Krugman is absolutely right about the barbarism of gold, past and present. For the vast majority of people, finding gold in your neighborhood is like the curse of oil; it benefits only the elites who can mine it, store it, and transport it. For everyone else, it is a disaster. Ask the Tainos, Caribs, the Aztecs. Ask folks in present day Papua, South Africa, Congo, Peru or Nevada how much Gold 1.0 is doing for them.

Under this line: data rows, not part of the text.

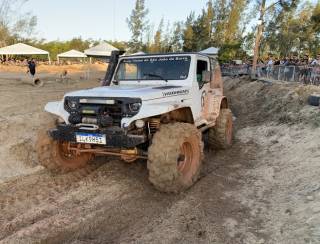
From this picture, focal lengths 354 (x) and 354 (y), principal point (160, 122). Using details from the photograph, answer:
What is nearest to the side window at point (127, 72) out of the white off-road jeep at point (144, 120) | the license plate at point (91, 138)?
the white off-road jeep at point (144, 120)

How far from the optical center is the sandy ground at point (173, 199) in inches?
167

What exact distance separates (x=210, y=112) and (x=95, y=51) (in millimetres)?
19117

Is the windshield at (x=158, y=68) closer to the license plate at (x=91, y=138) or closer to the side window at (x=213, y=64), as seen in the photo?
the side window at (x=213, y=64)

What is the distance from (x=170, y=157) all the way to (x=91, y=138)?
3.95 feet

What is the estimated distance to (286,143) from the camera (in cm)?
796

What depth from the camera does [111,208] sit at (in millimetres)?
4973

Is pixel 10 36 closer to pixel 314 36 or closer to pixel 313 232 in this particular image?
pixel 314 36

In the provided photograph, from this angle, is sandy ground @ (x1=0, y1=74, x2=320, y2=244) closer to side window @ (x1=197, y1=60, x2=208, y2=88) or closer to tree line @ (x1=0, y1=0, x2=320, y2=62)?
side window @ (x1=197, y1=60, x2=208, y2=88)

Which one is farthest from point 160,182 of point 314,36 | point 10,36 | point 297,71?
point 10,36

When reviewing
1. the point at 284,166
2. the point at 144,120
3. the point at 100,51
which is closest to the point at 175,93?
the point at 144,120

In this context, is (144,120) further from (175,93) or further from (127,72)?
(127,72)

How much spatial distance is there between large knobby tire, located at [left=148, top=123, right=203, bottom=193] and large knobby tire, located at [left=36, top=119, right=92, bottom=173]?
1.81 metres

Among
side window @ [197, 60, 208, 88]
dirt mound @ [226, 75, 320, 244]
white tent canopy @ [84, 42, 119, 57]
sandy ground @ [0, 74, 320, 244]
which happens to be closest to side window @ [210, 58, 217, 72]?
side window @ [197, 60, 208, 88]

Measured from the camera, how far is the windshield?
6.52 metres
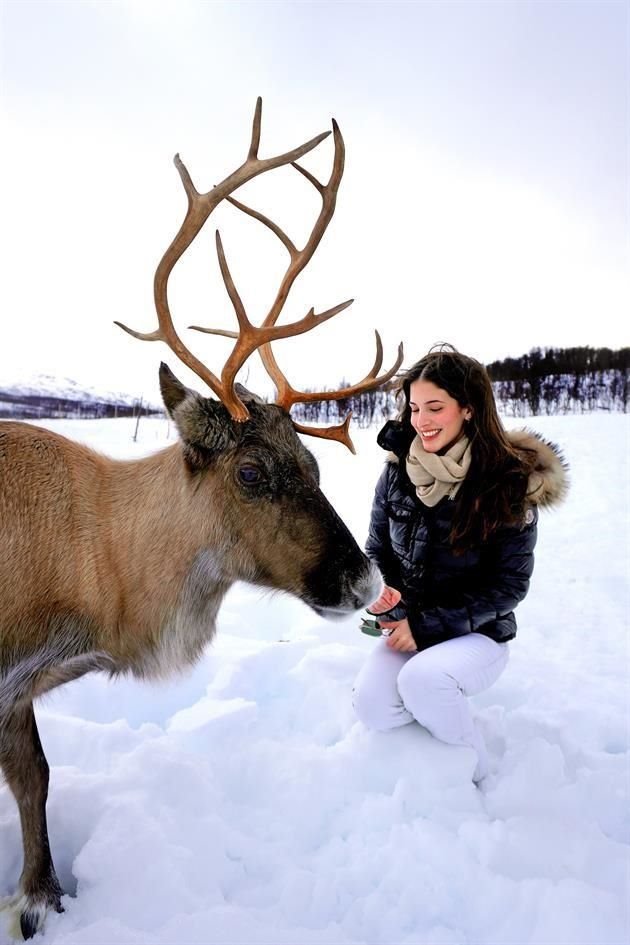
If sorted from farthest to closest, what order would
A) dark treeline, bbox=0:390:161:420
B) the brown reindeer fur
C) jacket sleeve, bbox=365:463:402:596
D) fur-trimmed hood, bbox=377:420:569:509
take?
dark treeline, bbox=0:390:161:420 < jacket sleeve, bbox=365:463:402:596 < fur-trimmed hood, bbox=377:420:569:509 < the brown reindeer fur

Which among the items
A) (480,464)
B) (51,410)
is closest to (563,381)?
(480,464)

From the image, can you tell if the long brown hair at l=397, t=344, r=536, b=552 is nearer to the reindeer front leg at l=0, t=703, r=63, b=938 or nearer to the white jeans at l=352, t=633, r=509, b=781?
the white jeans at l=352, t=633, r=509, b=781

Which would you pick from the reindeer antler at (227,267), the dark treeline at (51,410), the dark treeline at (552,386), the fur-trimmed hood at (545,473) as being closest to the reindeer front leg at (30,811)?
the reindeer antler at (227,267)

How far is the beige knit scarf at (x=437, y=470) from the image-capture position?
3.01 m

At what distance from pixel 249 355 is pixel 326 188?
0.94m

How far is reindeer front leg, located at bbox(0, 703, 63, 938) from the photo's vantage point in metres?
2.21

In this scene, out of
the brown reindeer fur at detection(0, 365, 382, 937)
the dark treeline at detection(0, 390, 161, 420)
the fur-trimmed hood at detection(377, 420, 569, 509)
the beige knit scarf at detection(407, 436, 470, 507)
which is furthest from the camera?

Where Krugman is wrong is in taking at face value (pun intended) the notion, spread by some media outlets, speculators and others that Bitcoin is Gold 2.0. It isn’t. In fact, the differences between Bitcoin and gold could not be more stark. The only intersection is a political one, an intersection of two different camps in a narrow political space that exists to push against a perceived common foe: central banks, federal governments and international cabals of the uber rich. This has nothing to do with the fundamental tendencies of these two, very distinct entities. Look at the rhetoric of gold fanatics. They do, as Krugman says, look to the (imaginary) past. Look at the aspirations of the Bitcoin community. They are solidly fixed on the future.
So let’s look at the differences between gold and Bitcoin. Gold is a physical representation of wealth created by the exploitation of land and human labor, be it slave, wage-slave or serf. Its very nature makes it amenable to centralization and hoarding in banks. It is difficult to transport and exchange, and it is relatively easy to guard with a few guns. It accumulates to those with ships and armies. Bitcoin is a digital representation of wealth created by the exploitation of non-human labor, that is, computer power. Its very nature makes it amenable to decentralization and networked distribution. It is easy to transport and exchange and it is (therefore) more difficult to guard. It will tend to accumulate with those within the network who facilitate its transaction. In this regard, it is much more like paper money than gold.
Gold is the natural preference of the already rich, and the envy of those who want to be like them. It is the store of wealth for those who can afford to hoard it. Bitcoin is the natural preference of those who are not rich, for whom the cost of every transaction is a burden; it is ideal for those who do not have the ability to accumulate large amounts of capital because poverty keeps them living hand-to-mouth.
Yes, Mr. Krugman, I agree with you about the barbarity of gold. But if you would just take the time to actually examine the nature of Bitcoin instead of using the misperceptions of others as a cudgel against Bitcoin, perhaps you’d discover something.
Isn’t discovering things that are new and perhaps not as they appear in popular misconceptions what Nobel Prizes are awarded for?